**Aim of the exercise**
Using the Form 8-K cover page, answer these questions:
1. In which state is the registrant incorporated?
2. What date is given as the date of the earliest event reported?
3. What telephone number is listed for the registrant?

**Extracted text**
=== Begin Enclosure ===
SECURITIES AND EXCHANGE COMMISSION

Washington, D.C. 20549

 

 

FORM 8-K

 

 

CURRENT REPORT

PURSUANT TO SECTION 13 OR 15(D)

OF THE SECURITIES EXCHANGE ACT OF 1934

Date of Report (Date of earliest event reported): January 19, 2017

 

 

HEXION INC.

(Exact Name of Registrant as Specified in Its Charter)

 

 

New Jersey

(State or Other Jurisdiction

of Incorporation)

 

1-71   13-0511250

Commission

File Number

 

(I.R.S. Employer

Identification No.)

180 East Broad Street, Columbus, Ohio   43215-3799
(Address of Principal Executive Offices)   (Zip Code)

614-225-4000

(Registrant’s Telephone Number, Including Area Code)

 

(Former Name or Former Address, if Changed Since Last Report)

 

 

Check the appropriate box below if the Form 8-K filing is intended to simultaneously satisfy the filing obligation of the registrant under any of the following provisions:

 

Written communications pursuant to Rule 425 under the Securities Act (17 CFR 230.425)
=== End Enclosure ===
**Listed entries**
=== Begin Enclosure ===
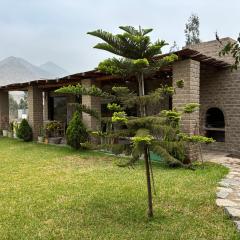 Ecological Rancho house con piscina cerca al Río & Billar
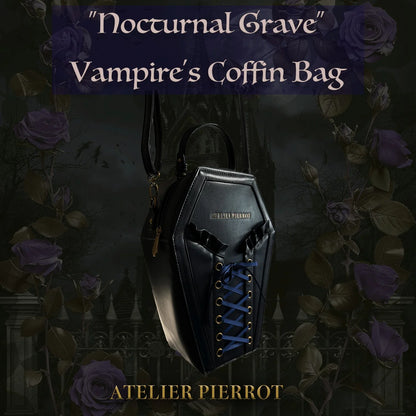 Nocturnal Grave Vampire's Coffin Bag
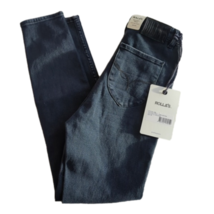 Rollas High Rise Black EastCoast Ankle Worn Western Skinny Jeans Size 8 NWT - £59.77 GBP
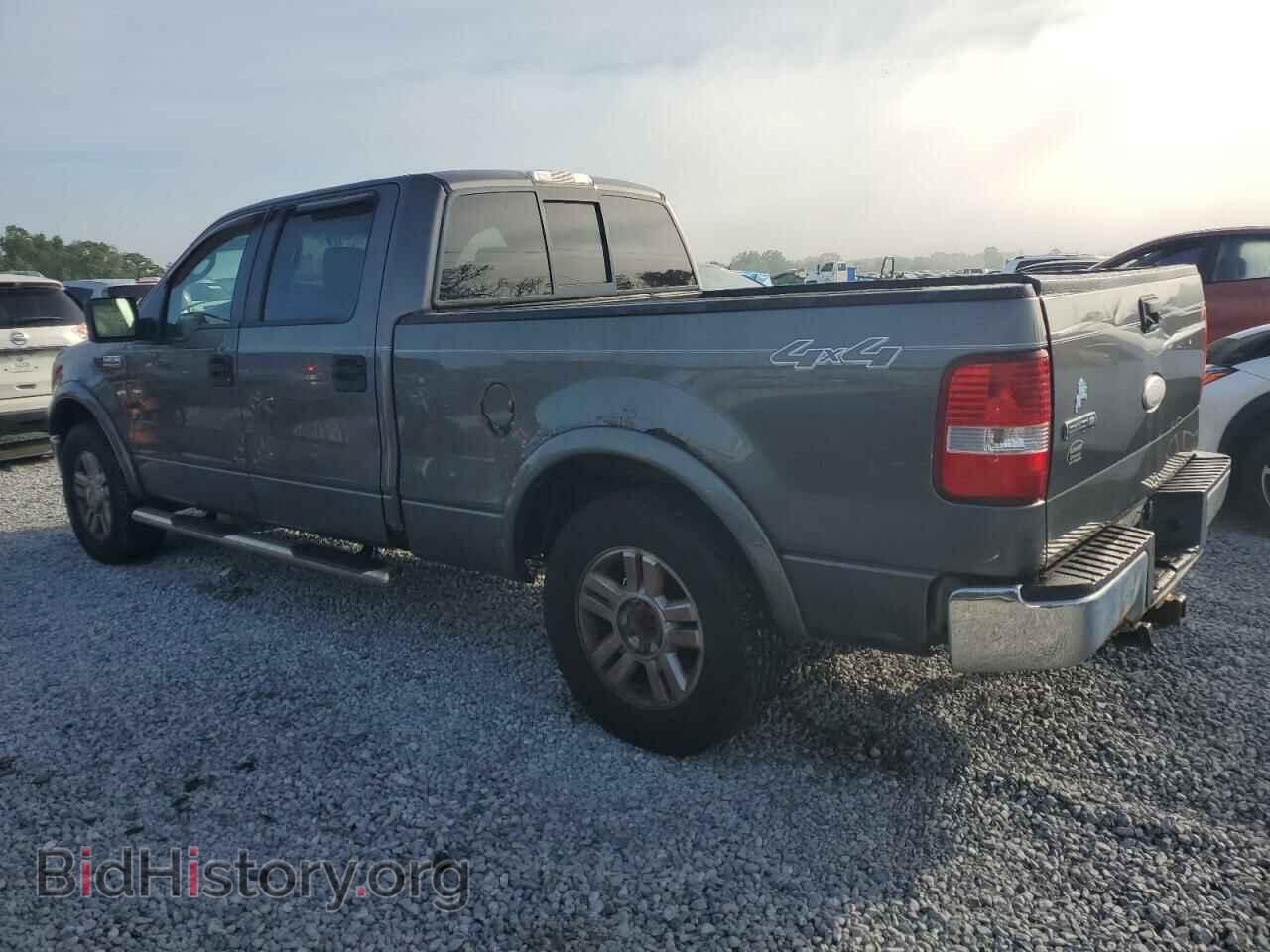 2008 FORD F-150 - VIN: 1FTRW14W08FA53736 - Фото 2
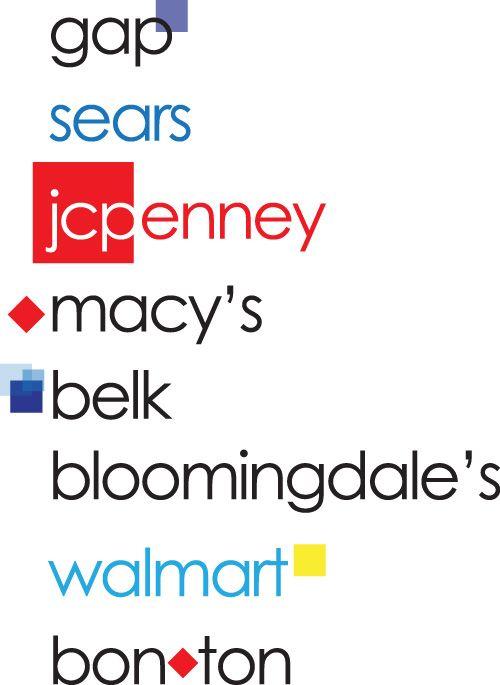 American Retail Company Logo - American Retail Brands Are All Starting to Look the Same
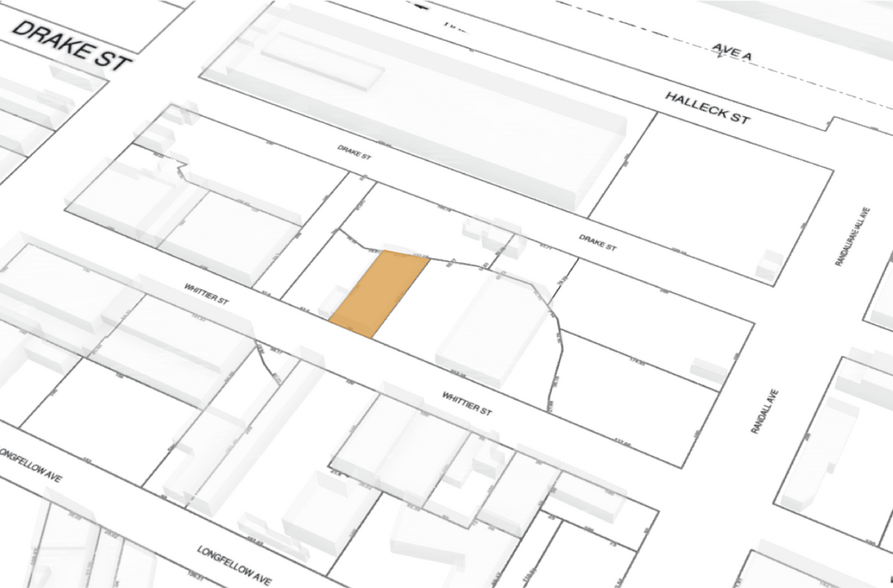 640 Whittier St, Bronx, NY à vendre - Plan cadastral – Image 2 sur 2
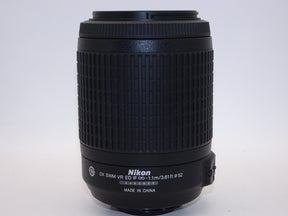 【外観特上級】Nikon AF-S DX VR Zoom Nikkor 55-200mm f/4-5.6G IF-ED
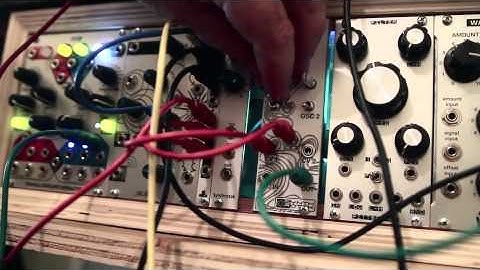 Synthrotek Chaos Nand PROTO video demo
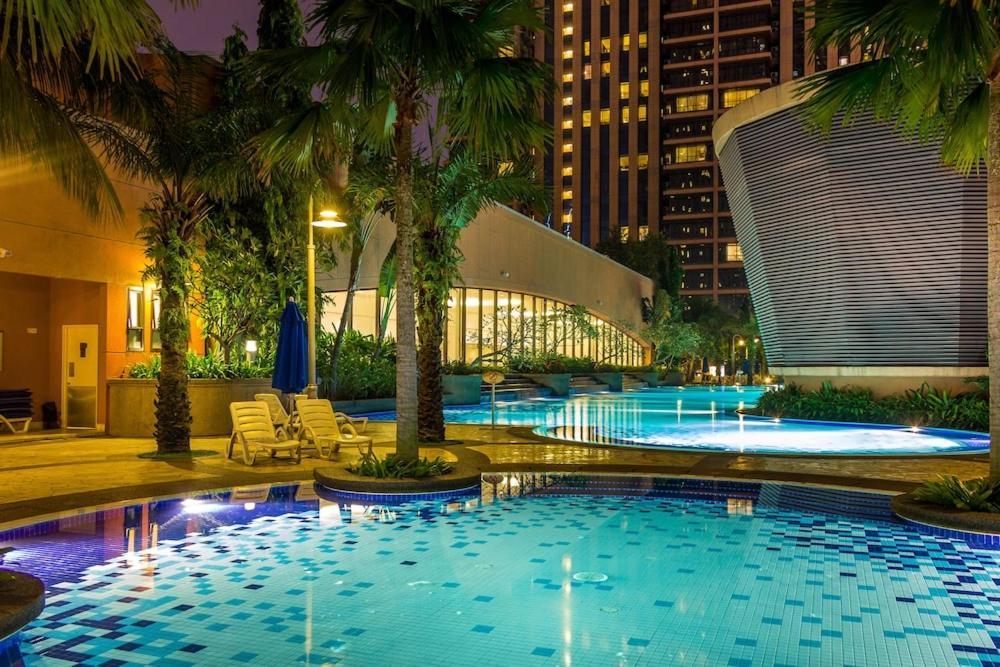 קואלה לומפור Royal Empire Suite At Times Square Kl מראה חיצוני תמונה
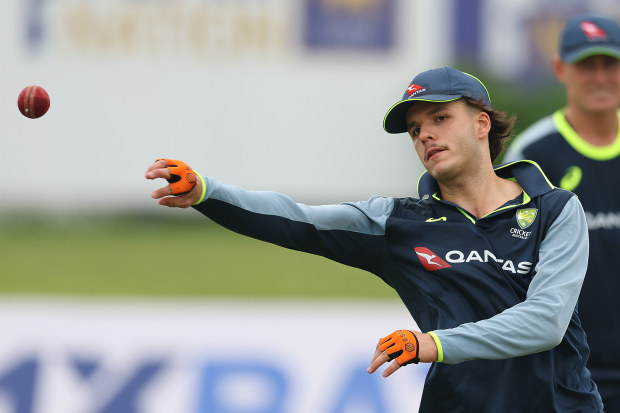 Sam Konstas in Sri Lanka.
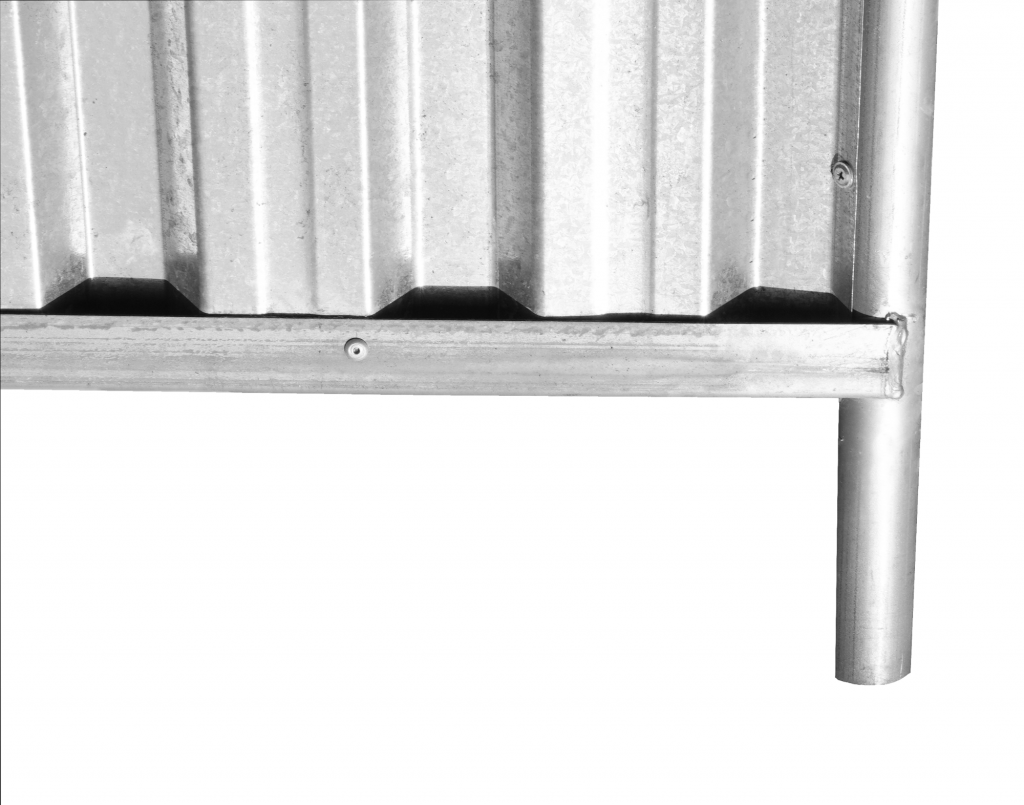 Furtka pełna do ogrodzenia Bałuty - zdjęcie 4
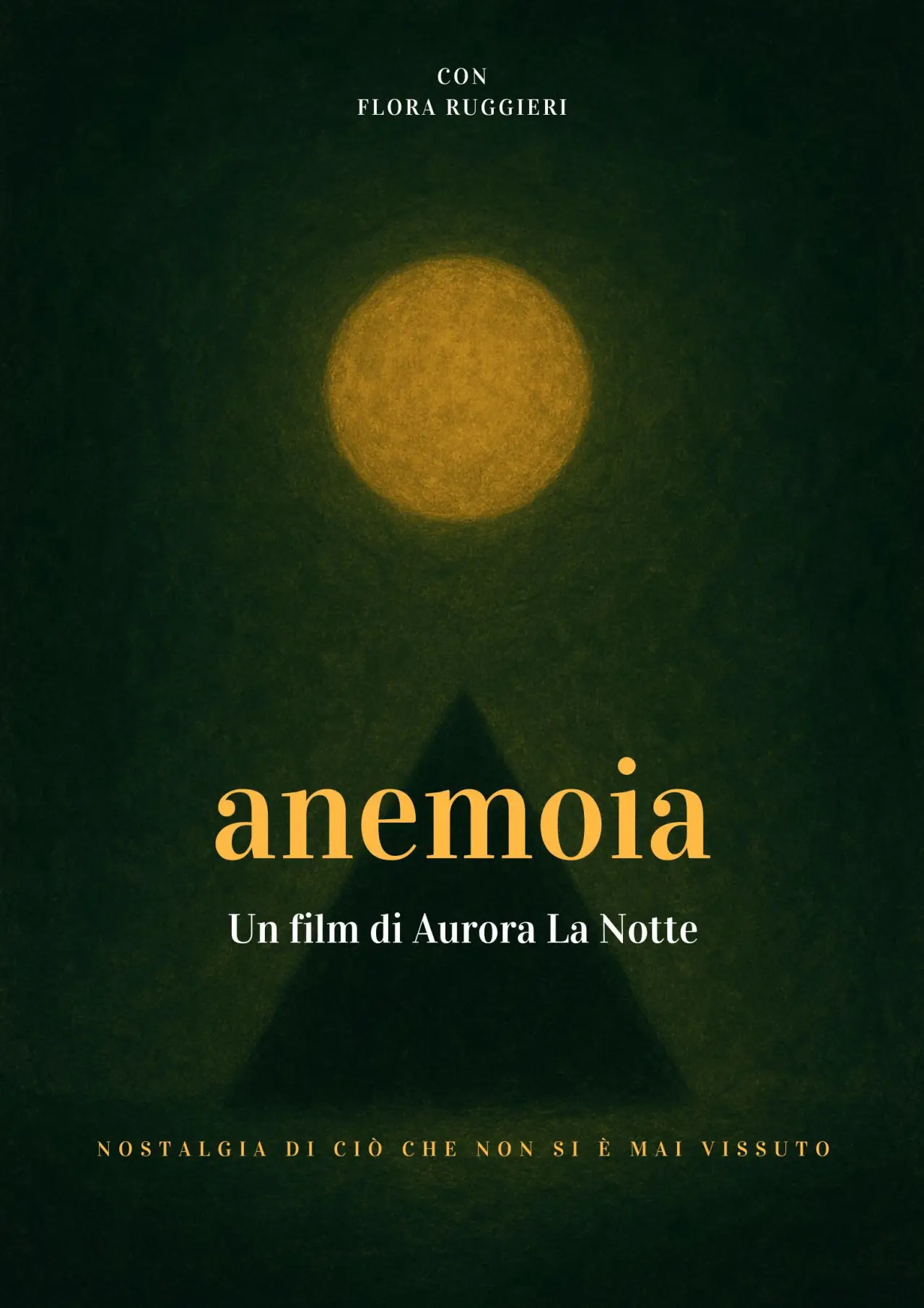 Plakat filmowy "Anemoia"
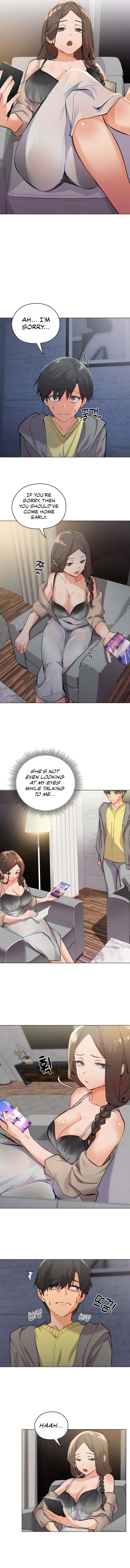 What’s wrong with this family? chapter 1 page 4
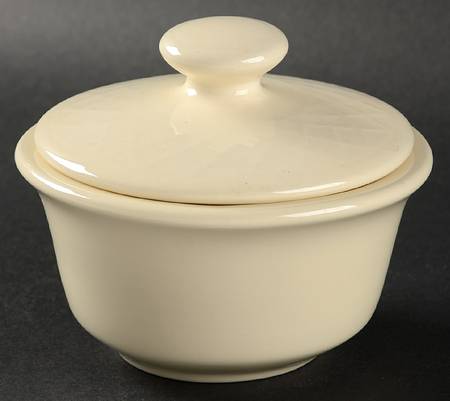 Lattice Sugar Bowl & Lid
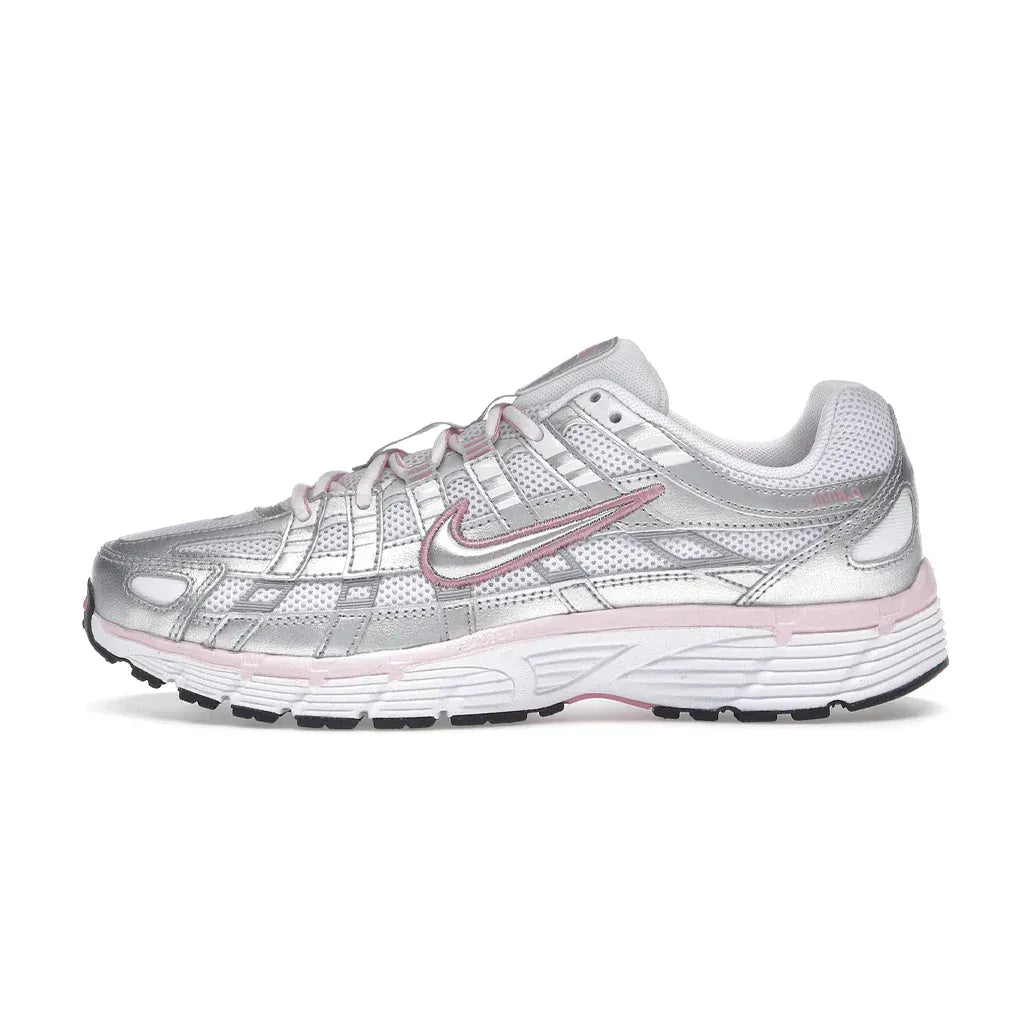 Nike P-6000 White Elemental Pink W - Kick Game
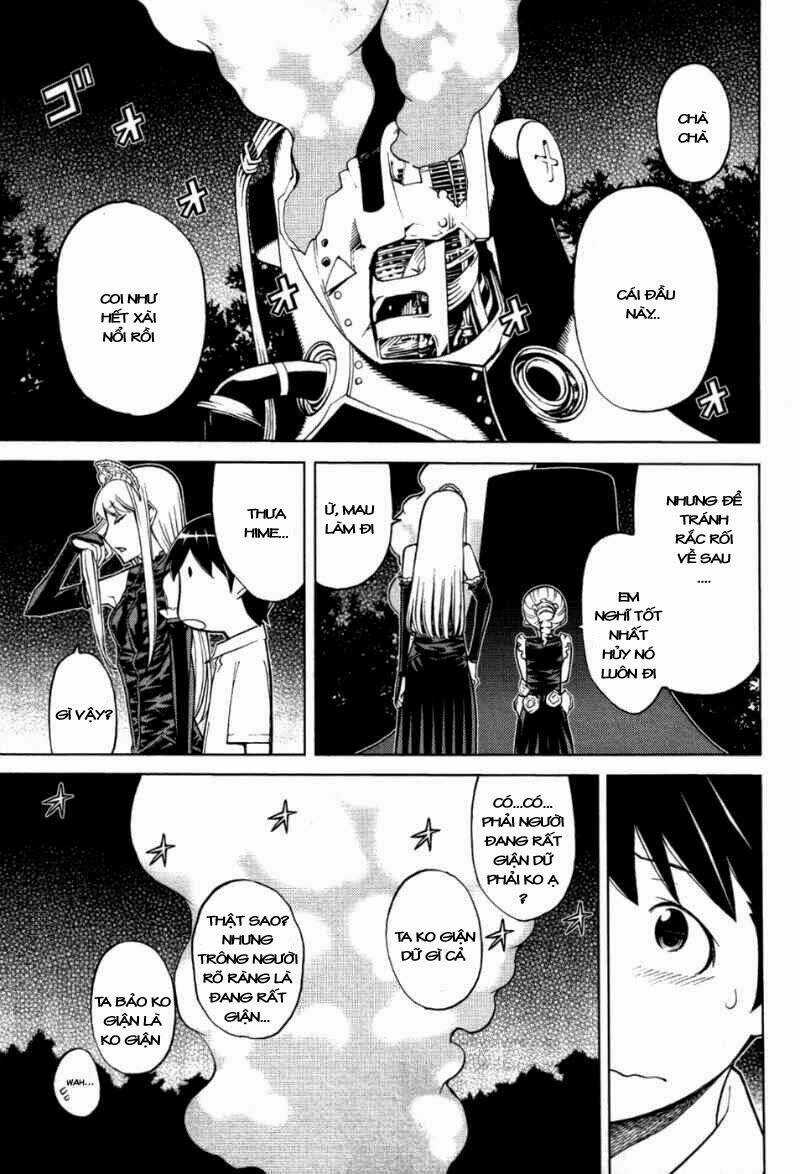 Kaibutsu Oujo Chapter 49 trang 39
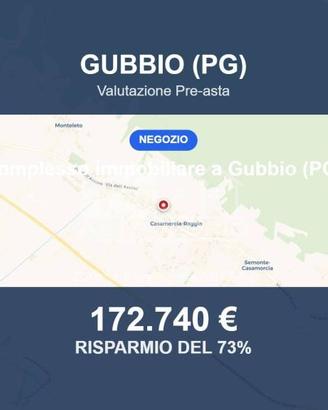 Immobile in asta di 320 m² a Gubbio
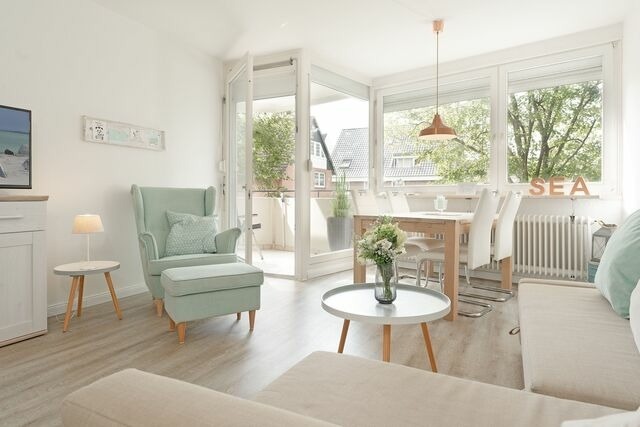 Ferienwohnung in Scharbeutz - Haus Beau Rivage Strandbude - Bild 9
=== End Enclosure ===
**Written reply**
1. New Jersey
2. January 19, 2017
3. 614-225-4000